#### [Tâche à réaliser]
Recopiez mot pour mot le passage de l'extrait sur le lentillon qui s'ouvre sur les mots contenant « Le Marnais Vincent » et se termine par « champardennais : le lentillon. ».

Le Marnais Vincent Gauvain a changé de vie voilà sept ans pour se consacrer à l’agriculture bio. A Beine-Nauroy, il consacre une partie de son activité à remettre au goût du jour une légumineuse typique du terroir champardennais : le lentillon.

© D. R.



De la comptabilité à l’agriculture bio, il n’y a parfois qu’un pas : Vincent Gauvain l’a franchi en 2011, après une dizaine d’années passées au service des agriculteurs et plus particulièrement des Cuma.
Ce fils d’agriculteurs de Coupéville, dernier de sa fratrie, a préparé sa reconversion après un BPREA allégé. Si son parcours devait le mener à reprendre la ferme de ses beaux-parents, le destin en a voulu autrement. Finalement, il prendra la suite de Christian Le Beuf, le 1er novembre 2011. «La condition était de maintenir le bio dans l’exploitation, et pour moi, il n’était pas question de faire autrement», tranche l’agriculteur de Beine-Nauroy. L’assolement de la ferme en question, sur 37 ha, suit le schéma champenois traditionnel : blé, riz, avoine, orge de printemps, escourgeon… et surtout lentillon (lire encadré).

#### [Entrées répertoriées]
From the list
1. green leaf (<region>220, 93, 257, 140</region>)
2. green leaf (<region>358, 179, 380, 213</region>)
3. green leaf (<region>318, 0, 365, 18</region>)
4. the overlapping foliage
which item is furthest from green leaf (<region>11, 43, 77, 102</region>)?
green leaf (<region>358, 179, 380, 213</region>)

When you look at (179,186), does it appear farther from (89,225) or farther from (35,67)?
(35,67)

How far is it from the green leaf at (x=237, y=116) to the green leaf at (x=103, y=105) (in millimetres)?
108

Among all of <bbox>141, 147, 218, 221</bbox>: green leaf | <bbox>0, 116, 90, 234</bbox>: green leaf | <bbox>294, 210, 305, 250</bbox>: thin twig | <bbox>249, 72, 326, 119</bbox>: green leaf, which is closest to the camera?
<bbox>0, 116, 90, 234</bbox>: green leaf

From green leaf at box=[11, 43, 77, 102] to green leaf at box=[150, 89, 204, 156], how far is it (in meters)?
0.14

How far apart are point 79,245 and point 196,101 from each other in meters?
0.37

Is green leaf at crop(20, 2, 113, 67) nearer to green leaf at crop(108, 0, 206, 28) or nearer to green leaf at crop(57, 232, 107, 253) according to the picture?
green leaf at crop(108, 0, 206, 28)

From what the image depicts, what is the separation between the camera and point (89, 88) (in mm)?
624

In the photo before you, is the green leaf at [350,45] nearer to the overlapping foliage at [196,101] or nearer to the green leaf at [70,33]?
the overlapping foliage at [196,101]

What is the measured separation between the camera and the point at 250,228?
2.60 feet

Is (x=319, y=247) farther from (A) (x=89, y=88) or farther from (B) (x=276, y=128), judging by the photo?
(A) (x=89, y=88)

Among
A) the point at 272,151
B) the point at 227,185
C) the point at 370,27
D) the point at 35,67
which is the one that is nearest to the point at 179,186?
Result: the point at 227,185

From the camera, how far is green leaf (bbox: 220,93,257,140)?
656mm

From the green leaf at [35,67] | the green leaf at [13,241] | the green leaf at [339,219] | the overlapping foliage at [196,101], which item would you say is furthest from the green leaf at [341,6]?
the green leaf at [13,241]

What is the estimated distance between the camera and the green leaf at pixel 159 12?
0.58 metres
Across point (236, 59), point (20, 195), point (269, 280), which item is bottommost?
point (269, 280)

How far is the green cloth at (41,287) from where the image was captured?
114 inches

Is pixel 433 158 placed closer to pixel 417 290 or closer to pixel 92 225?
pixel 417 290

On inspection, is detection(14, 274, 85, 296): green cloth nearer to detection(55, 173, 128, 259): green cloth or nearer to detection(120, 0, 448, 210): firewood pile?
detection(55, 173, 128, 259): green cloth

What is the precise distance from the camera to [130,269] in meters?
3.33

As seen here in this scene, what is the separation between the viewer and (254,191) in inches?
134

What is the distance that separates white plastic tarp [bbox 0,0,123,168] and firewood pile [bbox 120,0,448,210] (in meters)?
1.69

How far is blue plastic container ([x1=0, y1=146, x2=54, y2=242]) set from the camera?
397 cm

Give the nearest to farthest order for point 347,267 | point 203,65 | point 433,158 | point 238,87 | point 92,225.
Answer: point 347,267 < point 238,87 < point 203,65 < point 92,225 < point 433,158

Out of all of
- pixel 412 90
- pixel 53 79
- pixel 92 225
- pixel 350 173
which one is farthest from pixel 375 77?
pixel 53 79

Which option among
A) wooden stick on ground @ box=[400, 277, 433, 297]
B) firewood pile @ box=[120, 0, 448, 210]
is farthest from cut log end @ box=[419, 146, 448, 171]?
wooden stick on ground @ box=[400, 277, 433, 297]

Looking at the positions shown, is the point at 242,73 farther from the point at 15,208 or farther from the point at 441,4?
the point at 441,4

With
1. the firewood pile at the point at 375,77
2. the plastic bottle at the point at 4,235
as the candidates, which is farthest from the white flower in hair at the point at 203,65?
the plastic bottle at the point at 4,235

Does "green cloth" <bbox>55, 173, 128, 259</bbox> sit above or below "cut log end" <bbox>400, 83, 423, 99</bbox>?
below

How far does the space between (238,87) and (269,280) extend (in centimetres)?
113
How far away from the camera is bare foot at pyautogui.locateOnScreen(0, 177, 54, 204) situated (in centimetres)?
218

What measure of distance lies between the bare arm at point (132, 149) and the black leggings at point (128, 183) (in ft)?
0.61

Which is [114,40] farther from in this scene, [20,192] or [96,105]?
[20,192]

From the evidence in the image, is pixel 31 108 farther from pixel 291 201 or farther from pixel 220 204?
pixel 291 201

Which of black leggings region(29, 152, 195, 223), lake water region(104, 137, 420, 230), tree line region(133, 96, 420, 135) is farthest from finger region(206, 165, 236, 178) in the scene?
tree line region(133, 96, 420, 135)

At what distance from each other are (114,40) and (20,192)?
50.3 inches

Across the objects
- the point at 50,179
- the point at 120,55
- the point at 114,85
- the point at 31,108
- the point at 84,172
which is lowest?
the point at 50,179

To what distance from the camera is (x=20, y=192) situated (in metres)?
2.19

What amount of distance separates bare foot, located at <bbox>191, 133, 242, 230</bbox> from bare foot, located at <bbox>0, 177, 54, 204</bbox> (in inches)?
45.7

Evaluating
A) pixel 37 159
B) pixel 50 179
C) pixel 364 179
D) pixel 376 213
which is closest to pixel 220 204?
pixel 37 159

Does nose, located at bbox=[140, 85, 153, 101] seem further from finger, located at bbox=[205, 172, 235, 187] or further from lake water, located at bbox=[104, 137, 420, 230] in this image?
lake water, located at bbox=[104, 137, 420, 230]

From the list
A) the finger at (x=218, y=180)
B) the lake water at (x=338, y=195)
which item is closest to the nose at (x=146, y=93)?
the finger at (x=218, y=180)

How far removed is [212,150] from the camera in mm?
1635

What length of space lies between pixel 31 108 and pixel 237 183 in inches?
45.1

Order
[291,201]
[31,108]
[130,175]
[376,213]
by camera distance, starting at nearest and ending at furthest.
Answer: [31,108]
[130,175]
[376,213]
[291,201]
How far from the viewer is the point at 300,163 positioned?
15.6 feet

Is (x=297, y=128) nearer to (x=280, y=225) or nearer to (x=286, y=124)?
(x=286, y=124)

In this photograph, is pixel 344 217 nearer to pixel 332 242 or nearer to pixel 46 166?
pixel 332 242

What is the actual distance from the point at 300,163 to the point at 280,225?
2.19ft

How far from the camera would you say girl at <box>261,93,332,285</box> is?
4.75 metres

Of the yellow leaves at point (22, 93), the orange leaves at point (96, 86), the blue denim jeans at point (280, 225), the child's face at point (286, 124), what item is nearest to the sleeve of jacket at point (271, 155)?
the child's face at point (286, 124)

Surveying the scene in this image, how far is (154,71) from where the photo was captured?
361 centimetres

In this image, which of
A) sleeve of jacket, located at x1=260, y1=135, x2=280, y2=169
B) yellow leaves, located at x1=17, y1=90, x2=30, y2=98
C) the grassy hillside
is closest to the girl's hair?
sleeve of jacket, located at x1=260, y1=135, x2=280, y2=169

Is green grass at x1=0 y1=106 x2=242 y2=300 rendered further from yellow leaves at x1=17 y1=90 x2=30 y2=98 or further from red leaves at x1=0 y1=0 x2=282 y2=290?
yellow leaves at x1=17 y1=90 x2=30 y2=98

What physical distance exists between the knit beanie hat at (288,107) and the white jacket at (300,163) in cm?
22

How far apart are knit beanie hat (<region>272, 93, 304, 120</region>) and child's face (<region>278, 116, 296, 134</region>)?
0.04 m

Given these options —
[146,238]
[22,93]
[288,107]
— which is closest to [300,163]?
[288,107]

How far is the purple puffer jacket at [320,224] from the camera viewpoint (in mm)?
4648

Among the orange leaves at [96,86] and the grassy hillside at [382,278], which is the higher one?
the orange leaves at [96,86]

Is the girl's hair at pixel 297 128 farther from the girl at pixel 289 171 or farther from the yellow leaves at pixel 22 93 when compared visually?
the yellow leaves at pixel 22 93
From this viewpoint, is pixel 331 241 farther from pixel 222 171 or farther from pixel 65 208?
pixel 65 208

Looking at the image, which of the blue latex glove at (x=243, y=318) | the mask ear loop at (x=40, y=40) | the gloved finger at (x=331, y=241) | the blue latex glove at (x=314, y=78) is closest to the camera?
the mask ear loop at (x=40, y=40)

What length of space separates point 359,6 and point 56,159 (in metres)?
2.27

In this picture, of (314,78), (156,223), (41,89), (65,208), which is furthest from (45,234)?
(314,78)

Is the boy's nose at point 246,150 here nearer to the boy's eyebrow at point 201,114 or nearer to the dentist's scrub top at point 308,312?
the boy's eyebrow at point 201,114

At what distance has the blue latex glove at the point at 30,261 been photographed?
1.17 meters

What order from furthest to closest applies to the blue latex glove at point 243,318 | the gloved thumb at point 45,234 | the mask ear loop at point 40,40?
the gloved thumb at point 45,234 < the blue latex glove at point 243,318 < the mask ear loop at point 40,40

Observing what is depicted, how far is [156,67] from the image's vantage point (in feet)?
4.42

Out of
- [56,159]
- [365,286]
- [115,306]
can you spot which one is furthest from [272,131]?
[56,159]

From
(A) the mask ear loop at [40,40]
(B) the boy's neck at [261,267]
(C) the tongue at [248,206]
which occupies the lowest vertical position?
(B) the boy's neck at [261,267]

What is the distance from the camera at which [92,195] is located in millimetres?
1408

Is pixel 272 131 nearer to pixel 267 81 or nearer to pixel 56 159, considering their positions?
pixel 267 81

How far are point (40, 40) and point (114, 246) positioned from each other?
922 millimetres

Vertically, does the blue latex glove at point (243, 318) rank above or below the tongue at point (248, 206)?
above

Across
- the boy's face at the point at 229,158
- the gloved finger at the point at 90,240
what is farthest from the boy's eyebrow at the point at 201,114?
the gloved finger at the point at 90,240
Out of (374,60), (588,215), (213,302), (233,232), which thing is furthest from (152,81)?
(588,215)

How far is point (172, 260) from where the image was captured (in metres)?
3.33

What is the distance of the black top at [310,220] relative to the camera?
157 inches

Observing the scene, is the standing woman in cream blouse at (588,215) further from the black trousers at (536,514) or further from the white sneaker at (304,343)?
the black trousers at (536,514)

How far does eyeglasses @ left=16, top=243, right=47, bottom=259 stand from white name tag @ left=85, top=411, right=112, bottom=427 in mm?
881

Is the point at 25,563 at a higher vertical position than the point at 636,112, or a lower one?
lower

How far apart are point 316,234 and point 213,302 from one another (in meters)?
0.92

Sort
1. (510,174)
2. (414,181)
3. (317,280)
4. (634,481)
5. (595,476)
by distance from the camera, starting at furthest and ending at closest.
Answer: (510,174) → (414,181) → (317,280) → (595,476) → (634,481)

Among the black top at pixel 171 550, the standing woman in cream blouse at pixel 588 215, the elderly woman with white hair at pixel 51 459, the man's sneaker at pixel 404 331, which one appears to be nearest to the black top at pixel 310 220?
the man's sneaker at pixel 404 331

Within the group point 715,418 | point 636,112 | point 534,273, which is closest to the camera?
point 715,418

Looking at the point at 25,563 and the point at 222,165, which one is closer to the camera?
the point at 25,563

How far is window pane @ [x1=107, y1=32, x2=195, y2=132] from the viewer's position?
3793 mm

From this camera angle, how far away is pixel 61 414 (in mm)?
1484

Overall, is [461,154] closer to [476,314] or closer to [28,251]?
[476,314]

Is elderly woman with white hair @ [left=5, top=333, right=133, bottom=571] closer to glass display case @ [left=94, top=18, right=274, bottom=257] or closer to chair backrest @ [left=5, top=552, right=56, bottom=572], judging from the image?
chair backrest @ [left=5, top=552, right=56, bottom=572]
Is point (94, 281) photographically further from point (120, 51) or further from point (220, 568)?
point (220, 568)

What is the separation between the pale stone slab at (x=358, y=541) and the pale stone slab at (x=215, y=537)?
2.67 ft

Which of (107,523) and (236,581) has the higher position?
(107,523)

#### [Exercice terminé]
Le Marnais Vincent Gauvain a changé de vie voilà sept ans pour se consacrer à l’agriculture bio. A Beine-Nauroy, il consacre une partie de son activité à remettre au goût du jour une légumineuse typique du terroir champardennais : le lentillon.